Let $X$ be a topological space and $Y$ be a metric space, $A \subseteq X$ compact. We denote $\mathcal{T}_u^A$ for the topology of the uniform convergence on $C(A,Y)$.
Consider the source:
$$(r_A: C(X,Y) \to (C(A,Y), \mathcal{T}_u^A): f \mapsto f\vert_A)_{A \subseteq X \mathrm{ \ compact}}$$
And define $\mathcal{T}_{uc}$ as the initial topology for this source.
My book then claims the following:
Let $X$ be a Hausdorff space and $Y$ be a metric space. Then $\mathcal{T}_c = \mathcal{T}_{uc}$ where $\mathcal{T}_c$ is the compact-open topology on $C(X,Y)$
It provides the following proof:
Proof: This is an immediate consequence of the definition of initial structures and the fact that if $X$ is compact Hausdorff and $Y$ is metrizable, then $\mathcal{T}_u = \mathcal{T}_c \square$
I can't see why this is true. I can see that from that fact it follows that for $A \subseteq X$ compact it follows that $\mathcal{T}_c^A = \mathcal{T}_u^A$ (since subspaces of Hausdorff spaces are Hausdorff), but I can't see how the result follows from "the definition of initial structures".
First the required background on initial topologies: If $\{f_i: X \to (Y_i, \mathcal{T}_i): i \in I\}$ is a source, then a subbase for the initial topology is given by $\{f_i^{-1}[O]: O \in \mathcal{T}_i, i \in I\}$.

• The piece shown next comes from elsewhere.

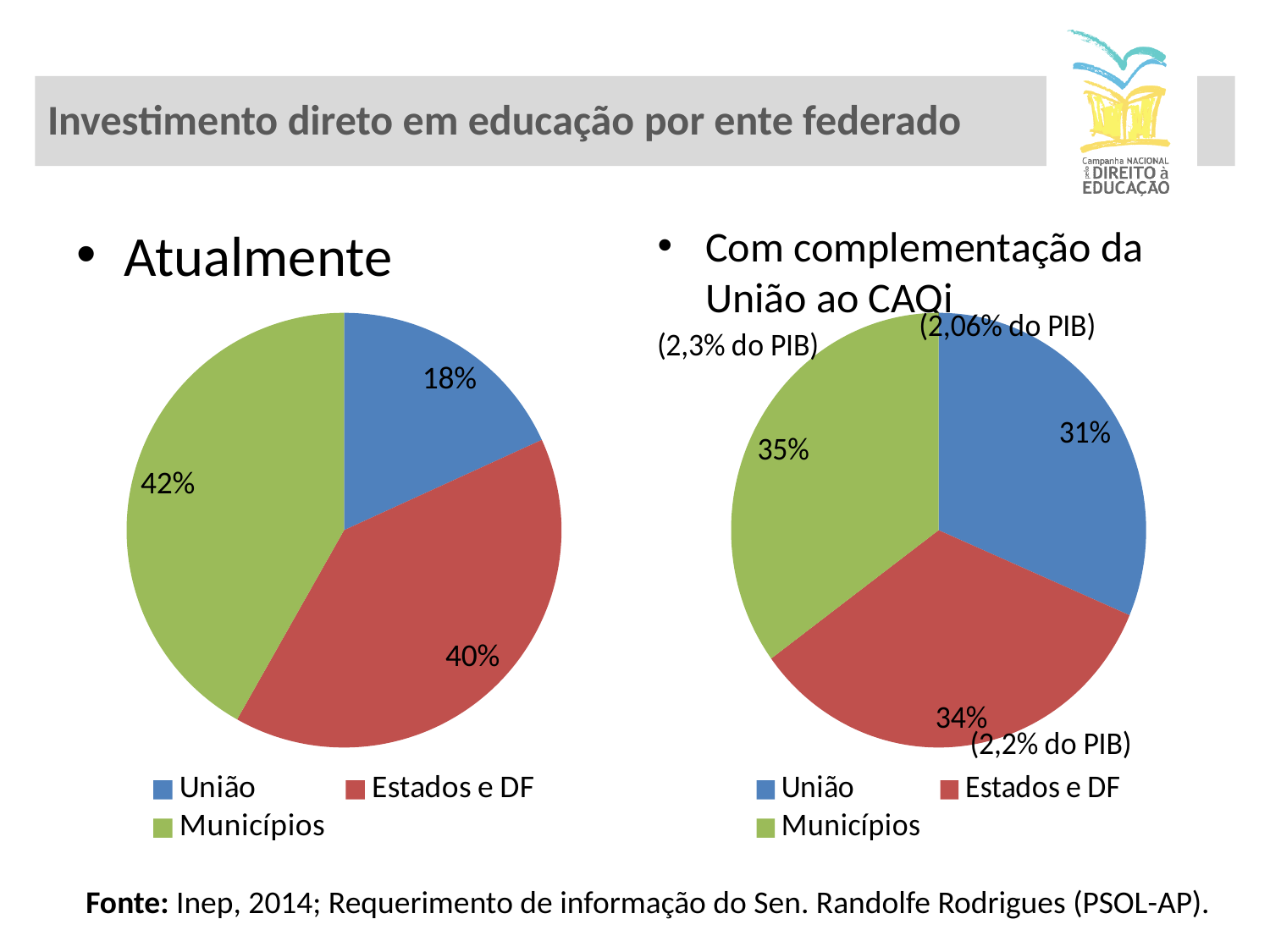
In the 'Atualmente' pie chart, what share does União have? 18% In the 'Atualmente' pie chart, what is the difference between the shares of Municípios and União? 24% In the 'Com complementação da União ao CAQi' pie chart, which category has the smallest share? União In the 'Atualmente' pie chart, what share do Estados e DF have? 40% In the 'Com complementação da União ao CAQi' pie chart, what share does União have? 31% In the 'Atualmente' pie chart, which category has the largest share? Municípios What type of chart is used on the left ('Atualmente') side of the slide? Pie chart In the 'Com complementação da União ao CAQi' pie chart, what share do Estados e DF have? 34% Which colour represents Municípios in both pie charts? Green How many categories does the legend of the 'Atualmente' pie chart list? 3 In the 'Com complementação da União ao CAQi' pie chart, what share do Municípios have? 35% In the 'Atualmente' pie chart, which category has the smallest share? União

In fact, if $\mathcal{S}_i$ is a given (sub)base for $(Y_i, \mathcal{T}_i)$, then we can also use $$\{f_i^{-1}[O] : O \in \mathcal{S}_i, i \in I\}$$
as a subbase for the initial topology, as can easily be checked, using the definition of initial topology and properties of inverse images.
Now to your source $r_A: C(X,Y) \to (C(A, Y), \mathcal{T}^A_u)$: we can use that $\mathcal{T}^A_u = \mathcal{T}^A_c$ as $A$ is compact Hausdorff and $Y$ is metric, and so we can use the standard compact-open subbase $\{[K,O]^A: K \subseteq A \text{ compact }, O \subseteq Y \text{ open }\}$ for $\mathcal{T}^A_c$ as a subbase for the uniform topology $\mathcal{T}^A_u$, where $[K,O]^A = \{f \in C(A,Y): f[K] \subseteq O\}$. (the superscript $A$ is unusual and only for didactic purposes).
So using these subbases and the aforementioned fact for initial topologies, a subbase for $\mathcal{T}_{uc}$ then becomes
$$\{(r_A)^{-1}[[K,O]^A]: A \subseteq X \text{ compact}, K \subseteq A \text{ compact }, O \subseteq Y \text{ open} \}$$
Now note that by the definitions $r_A^{-1}[[K,O]^A] = [K,O] := \{f \in C(X,Y): f[K] \subseteq O\}$ (clearly, $f|_A[K] = f[K]$ when $K \subseteq A \subseteq X$) where the latter is a standard subbasic element of $\mathcal{T}_c$, and that the above subbase then just becomes (cutting out the "middle men" $A$, as every $K$ is just a compact subset of $X$ too, and we can use $A=K$ for the other direction):
$$\{[K,O]: K \subseteq X \text{ compact}, O \subseteq Y \text{ open}\}$$
which is just the standard subbase for $\mathcal{T}_c$. Topologies with the same subbase are the same, by definition.